Recently, my eldest daughter started calling me bossy. The first few times, I didn’t address it. But when I heard my younger daughter call the eldest bossy, I stopped what I was doing. I sat down on the floor with them (they were getting dressed to go skiing), and I asked what they think bossy means, and what does Mom do that makes them feel like I am being bossy. Not surprisingly, asking them to do things, reminding them of the plan etc. equates to ‘bossy’ in their six and eight-year old minds. 

After listening, I asked if they had ever called Dad bossy. They laughed, then thought about it, and said no. “So, when Dad is reminding you to do something or asks you to help out, what is that called?” They didn’t have an answer. “Parenting.” I said. We are both parenting, but somehow one is ‘just being Dad.’ 

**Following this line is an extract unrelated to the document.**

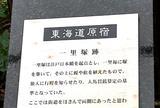 東海道原宿 一本松一里塚跡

We had a great chat about that word, whether we ever heard friends of ours being called bossy – boys and girls. “None of our boy friends get called that!” We all recognized that it does not feel good to be called bossy and brainstormed for other ways we could communicate what we are feeling instead of using that word, or any word to label behaviour. 

It is tough raising humans. It is tough raising girls. As parents and caregivers, we all want them to have equal opportunity as they make their way in this world, to not feel that they have additional challenges because of who they are, what they look like, what they are interested in. The reality is, they will face these injustices. What we can do is teach them to be kind. Foster empathy and compassion. Empower them to speak up. It truly does start with us. 

Sure, it’s a lot easier to ignore being called bossy – it’s just a word, after all. Don’t be so sensitive. 

No, it’s not just a word and it is 100% okay to speak up and say it is not okay. 

Guess what? I have not been called bossy since. By them, anyway!